The result is a network architecture that Williams says can reduce workload completion time under load by up to 28 percent and decrease end-to-end latency at scale by three times over traditional networks. A single switch by itself is a high-performance, powerful device, he says. However, one they’re hooked up together to create a fabric, system level effects like congestion, packet loss, complexity, inefficiencies and costs related to power and cooling set in. A key issue becomes tail latency, when a large-scale parallel-processing systems where multiple machines are working on a problem and communicating with each other. They all have to wait for the last message to arrive and often those messages are stalled in the network.
“This high-tail latency that you see in traditional networks extends your workload completion times and makes them unpredictable,” he says. “You don’t know how much congestion there is going to be. You just know it’s going to be impactful and that means people waiting for results. I’m not doing the workloads for fun. I have to wait longer for my results and the scale of a workload is limited. The more machines involved in working on a workload, the more communication there is. The more communication there is, the more sensitive it is to a network issue. The scale of these things, the size of a simulation, the amount of data you can process, is actually limited by the network’s performance. Not because of bandwidth. It’s because if it doesn’t work well and it’s congested and if workloads are taking longer, you can run fewer workloads.”
Rockport, based in Ottawa, Canada, has about 165 employees, including about 100 engineers, and has raised $18.8 million.
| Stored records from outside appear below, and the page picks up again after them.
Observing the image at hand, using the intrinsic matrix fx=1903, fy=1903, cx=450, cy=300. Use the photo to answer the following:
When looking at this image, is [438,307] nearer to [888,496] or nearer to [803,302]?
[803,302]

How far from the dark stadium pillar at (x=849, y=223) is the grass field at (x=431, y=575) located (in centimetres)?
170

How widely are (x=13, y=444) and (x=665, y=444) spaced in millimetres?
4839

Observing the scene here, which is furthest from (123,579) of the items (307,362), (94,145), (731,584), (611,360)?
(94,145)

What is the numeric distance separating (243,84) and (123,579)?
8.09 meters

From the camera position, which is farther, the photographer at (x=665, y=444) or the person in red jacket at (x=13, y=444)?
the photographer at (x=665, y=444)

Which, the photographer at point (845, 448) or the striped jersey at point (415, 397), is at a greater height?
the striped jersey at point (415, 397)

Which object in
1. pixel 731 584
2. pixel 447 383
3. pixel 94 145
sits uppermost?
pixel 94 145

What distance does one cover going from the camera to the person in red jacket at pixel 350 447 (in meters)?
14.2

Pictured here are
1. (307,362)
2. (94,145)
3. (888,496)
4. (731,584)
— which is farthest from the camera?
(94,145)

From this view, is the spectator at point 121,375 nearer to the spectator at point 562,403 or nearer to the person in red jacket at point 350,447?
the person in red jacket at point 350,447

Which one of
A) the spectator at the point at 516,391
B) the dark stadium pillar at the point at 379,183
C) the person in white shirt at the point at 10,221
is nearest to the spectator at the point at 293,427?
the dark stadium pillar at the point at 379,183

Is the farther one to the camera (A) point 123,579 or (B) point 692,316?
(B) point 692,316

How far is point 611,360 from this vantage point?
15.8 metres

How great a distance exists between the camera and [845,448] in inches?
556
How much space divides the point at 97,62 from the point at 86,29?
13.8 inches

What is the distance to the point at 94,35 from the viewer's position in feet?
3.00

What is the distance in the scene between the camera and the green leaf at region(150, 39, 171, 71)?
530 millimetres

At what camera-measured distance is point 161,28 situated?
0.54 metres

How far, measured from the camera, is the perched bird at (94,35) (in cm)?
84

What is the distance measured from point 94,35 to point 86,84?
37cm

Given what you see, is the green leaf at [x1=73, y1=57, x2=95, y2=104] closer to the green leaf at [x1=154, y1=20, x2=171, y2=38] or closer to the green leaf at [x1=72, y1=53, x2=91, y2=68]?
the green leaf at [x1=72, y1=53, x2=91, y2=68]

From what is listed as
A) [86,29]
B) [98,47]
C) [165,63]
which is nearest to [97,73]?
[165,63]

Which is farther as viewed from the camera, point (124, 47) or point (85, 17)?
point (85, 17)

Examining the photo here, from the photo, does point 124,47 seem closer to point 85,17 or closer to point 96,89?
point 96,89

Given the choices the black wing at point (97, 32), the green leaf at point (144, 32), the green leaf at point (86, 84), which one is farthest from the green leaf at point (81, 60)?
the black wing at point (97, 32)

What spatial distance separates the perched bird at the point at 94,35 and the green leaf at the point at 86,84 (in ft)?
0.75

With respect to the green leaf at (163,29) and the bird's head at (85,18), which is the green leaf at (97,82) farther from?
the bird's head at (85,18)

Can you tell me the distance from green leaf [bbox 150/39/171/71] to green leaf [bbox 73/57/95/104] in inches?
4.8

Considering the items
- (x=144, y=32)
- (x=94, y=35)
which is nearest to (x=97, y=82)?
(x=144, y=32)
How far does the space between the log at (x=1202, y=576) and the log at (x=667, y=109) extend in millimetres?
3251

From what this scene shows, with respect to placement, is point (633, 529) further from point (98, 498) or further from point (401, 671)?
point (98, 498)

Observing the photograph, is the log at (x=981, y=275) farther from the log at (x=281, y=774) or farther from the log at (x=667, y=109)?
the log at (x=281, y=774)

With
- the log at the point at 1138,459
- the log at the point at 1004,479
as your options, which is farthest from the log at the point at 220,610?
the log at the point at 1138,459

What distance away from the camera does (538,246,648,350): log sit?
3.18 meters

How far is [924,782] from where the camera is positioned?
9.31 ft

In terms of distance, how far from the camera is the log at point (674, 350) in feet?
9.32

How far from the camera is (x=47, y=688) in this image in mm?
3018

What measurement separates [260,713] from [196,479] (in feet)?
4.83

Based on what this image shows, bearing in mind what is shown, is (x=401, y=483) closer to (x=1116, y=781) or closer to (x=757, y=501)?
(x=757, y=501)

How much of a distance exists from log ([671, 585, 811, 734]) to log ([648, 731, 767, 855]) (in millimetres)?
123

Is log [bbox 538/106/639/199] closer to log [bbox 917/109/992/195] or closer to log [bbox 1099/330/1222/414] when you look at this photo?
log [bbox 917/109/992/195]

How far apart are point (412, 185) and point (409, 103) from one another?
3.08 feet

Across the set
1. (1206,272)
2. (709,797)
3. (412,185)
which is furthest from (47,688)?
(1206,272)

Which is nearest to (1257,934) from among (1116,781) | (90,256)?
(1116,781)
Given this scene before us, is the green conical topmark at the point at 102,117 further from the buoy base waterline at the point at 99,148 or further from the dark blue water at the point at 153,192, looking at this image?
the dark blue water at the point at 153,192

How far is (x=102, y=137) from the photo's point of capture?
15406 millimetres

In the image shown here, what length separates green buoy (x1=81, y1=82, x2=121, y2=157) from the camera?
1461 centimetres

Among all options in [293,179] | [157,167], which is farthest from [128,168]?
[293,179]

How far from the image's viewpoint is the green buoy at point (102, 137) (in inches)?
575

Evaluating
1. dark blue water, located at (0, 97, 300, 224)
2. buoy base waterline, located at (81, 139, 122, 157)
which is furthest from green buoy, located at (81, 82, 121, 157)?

Williams says the company is working with a number of high-performance datacenter customers and is collaborating with the Texas Advanced Computing Center (TACC), which houses the Dell-based “Frontera” supercomputer. TACC has installed 396 nodes on the supercomputer running production workloads such as quantum computing and life sciences research related to the COVID-19 pandemic on Rockport’s technologies. TACC director Dan Stanzione said in a statement that the group has seen promising initial results related to congestion and latency and noted the ease of installing and managing the architecture.